O recorrente foi contratado em regime de além do quadro como médico não diferenciado no período de 3 de Setembro de 1993 a 14 de Abril de 1994.
O recorrente foi contratado em regime de além do quadro como interno do internato complementar no período de 15 de Abril de 1994 a 26 de Novembro de 1997.
O recorrente foi contratado em regime de além do quadro como assistente hospitalar no período de 27 de Novembro de 1997 a 11 de Augusto de 1998.
Em 12 de Augusto de 1998, o recorrente foi nomeado, provisoriamente, assistente hospitalar.
Desde 12 de Augusto de 1999, o recorrente foi nomeado, definitivamente, assistente hospitalar.

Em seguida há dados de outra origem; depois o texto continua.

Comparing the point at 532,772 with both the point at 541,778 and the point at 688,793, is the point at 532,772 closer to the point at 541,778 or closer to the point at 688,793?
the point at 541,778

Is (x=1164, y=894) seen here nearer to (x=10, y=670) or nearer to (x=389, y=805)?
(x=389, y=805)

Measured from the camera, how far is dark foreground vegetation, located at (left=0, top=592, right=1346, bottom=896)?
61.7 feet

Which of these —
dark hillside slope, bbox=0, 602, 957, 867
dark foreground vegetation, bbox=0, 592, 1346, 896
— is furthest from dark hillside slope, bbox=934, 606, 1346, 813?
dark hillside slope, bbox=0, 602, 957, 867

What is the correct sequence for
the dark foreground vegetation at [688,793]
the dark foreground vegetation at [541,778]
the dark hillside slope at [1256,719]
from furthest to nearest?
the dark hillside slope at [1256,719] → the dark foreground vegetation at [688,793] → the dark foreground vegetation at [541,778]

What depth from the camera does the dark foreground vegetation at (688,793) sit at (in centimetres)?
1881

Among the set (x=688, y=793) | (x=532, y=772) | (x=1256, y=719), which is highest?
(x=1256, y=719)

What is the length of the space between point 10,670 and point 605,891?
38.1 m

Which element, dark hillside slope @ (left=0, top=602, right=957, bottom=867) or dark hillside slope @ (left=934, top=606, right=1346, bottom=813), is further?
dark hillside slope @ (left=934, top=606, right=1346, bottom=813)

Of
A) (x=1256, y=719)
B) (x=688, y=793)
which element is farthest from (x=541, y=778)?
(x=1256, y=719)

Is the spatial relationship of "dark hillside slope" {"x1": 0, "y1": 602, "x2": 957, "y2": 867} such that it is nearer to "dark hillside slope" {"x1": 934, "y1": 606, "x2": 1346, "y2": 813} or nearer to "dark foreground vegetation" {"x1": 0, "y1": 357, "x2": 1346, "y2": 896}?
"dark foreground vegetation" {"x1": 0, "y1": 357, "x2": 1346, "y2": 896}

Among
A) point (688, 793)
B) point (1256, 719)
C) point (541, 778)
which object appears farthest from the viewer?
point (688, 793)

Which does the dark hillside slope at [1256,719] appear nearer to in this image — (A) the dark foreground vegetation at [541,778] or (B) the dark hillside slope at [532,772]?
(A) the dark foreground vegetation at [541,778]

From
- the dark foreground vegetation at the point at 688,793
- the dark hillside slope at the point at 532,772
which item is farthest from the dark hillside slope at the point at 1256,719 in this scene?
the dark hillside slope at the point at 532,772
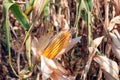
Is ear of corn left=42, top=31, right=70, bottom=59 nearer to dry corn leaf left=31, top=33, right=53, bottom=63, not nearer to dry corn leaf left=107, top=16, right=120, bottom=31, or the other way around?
dry corn leaf left=31, top=33, right=53, bottom=63

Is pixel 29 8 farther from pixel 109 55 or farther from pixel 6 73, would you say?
pixel 6 73

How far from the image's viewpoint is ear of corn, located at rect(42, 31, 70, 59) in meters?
0.72

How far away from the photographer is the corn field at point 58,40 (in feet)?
2.33

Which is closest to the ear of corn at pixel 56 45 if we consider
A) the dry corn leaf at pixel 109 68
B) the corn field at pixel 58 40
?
the corn field at pixel 58 40

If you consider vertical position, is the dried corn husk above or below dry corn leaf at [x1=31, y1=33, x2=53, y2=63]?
below

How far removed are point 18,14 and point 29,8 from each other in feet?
0.14

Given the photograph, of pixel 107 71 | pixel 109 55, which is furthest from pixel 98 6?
pixel 107 71

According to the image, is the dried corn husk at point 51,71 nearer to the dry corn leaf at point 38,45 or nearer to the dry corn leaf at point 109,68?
the dry corn leaf at point 38,45

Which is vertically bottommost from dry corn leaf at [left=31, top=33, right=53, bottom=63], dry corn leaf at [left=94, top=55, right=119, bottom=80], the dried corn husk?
dry corn leaf at [left=94, top=55, right=119, bottom=80]

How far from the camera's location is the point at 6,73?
4.66 feet

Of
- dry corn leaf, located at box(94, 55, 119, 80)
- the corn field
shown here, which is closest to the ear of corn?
the corn field

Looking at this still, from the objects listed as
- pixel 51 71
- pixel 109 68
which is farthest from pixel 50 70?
pixel 109 68

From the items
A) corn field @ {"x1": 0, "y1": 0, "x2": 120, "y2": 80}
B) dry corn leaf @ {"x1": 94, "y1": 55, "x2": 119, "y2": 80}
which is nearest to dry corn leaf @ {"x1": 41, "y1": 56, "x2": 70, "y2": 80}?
corn field @ {"x1": 0, "y1": 0, "x2": 120, "y2": 80}

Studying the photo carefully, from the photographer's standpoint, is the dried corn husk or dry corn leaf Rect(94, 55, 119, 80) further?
dry corn leaf Rect(94, 55, 119, 80)
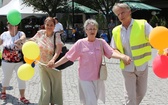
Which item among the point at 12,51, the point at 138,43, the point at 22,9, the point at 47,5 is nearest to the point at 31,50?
the point at 12,51

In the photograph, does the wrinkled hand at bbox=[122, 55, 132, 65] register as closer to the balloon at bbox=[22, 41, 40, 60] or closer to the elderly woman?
the elderly woman

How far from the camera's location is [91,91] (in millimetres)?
4910

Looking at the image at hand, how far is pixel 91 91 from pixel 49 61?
3.82ft

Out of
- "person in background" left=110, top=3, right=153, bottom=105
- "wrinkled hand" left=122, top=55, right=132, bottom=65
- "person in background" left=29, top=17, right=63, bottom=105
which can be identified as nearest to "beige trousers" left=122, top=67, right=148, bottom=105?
"person in background" left=110, top=3, right=153, bottom=105

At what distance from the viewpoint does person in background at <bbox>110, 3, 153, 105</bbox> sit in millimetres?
4719

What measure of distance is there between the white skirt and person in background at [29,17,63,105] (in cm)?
93

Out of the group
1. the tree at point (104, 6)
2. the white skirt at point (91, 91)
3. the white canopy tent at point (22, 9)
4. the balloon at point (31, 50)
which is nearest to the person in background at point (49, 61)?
the balloon at point (31, 50)

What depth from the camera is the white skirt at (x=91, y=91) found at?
16.0ft

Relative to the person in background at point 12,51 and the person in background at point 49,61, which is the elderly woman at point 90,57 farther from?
the person in background at point 12,51

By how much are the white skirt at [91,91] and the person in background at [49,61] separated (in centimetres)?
93

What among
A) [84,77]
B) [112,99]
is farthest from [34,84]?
[84,77]

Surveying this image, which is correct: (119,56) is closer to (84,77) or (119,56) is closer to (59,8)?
(84,77)

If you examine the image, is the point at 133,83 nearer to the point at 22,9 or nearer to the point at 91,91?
the point at 91,91

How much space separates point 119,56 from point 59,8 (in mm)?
22297
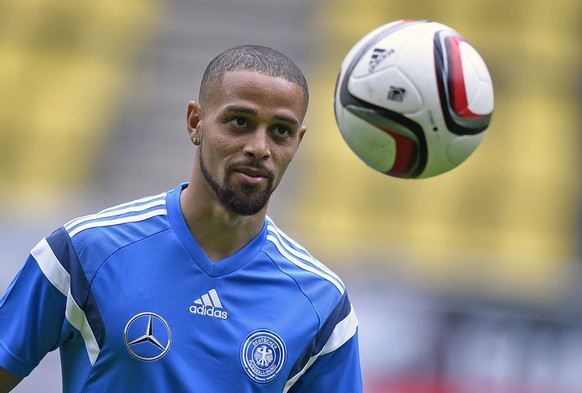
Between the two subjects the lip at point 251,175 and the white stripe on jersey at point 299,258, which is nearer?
the lip at point 251,175

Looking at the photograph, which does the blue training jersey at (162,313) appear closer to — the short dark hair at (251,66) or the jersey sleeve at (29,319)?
the jersey sleeve at (29,319)

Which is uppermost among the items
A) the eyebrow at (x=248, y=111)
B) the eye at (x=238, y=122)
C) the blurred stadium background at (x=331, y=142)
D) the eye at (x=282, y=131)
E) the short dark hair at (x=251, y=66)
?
the short dark hair at (x=251, y=66)

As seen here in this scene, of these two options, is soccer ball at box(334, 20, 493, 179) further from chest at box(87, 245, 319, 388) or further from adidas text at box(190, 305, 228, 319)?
adidas text at box(190, 305, 228, 319)

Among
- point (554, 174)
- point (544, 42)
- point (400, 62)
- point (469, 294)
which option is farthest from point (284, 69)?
point (544, 42)

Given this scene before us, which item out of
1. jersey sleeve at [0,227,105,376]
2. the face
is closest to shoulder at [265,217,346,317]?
the face

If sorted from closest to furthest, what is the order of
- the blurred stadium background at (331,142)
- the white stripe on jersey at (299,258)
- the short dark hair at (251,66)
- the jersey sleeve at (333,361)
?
1. the short dark hair at (251,66)
2. the jersey sleeve at (333,361)
3. the white stripe on jersey at (299,258)
4. the blurred stadium background at (331,142)

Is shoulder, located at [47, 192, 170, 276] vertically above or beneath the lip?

Em 7 de Junho de 2007, os Serviços de Saúde receberam pedido interposto pelo recorrente, através de mandatário judicial, de efectuar retroactivamente os descontos para efeitos de aposentação e sobrevivência relativos aos períodos de 1 de Fevereiro de 1992 a 31 de Augusto de 1993 e de 3 de Setembro de 1993 a 11 de Augusto de 1998.
Em 6 de Augusto de 2007, o presidente do Conselho de Administração do FP proferiu despacho no relatório n.º 1313/DRAS-DAS/FP/2007, indeferindo o pedido do recorrente.
Em 4 de Setembro de 2007, da decisão de indeferimento interpôs o recorrente, junto do Conselho de Administração do FP, um recurso hierárquico necessário.
Em 3 de Outubro de 2007, o presidente do Conselho de Administração do FP fez uma deliberação no relatório n.º 2536/DRAS-DAS/FP/2007, mantendo a decisão de indeferimento.
Da referida deliberação interpôs o recorrente o presente recurso contencioso.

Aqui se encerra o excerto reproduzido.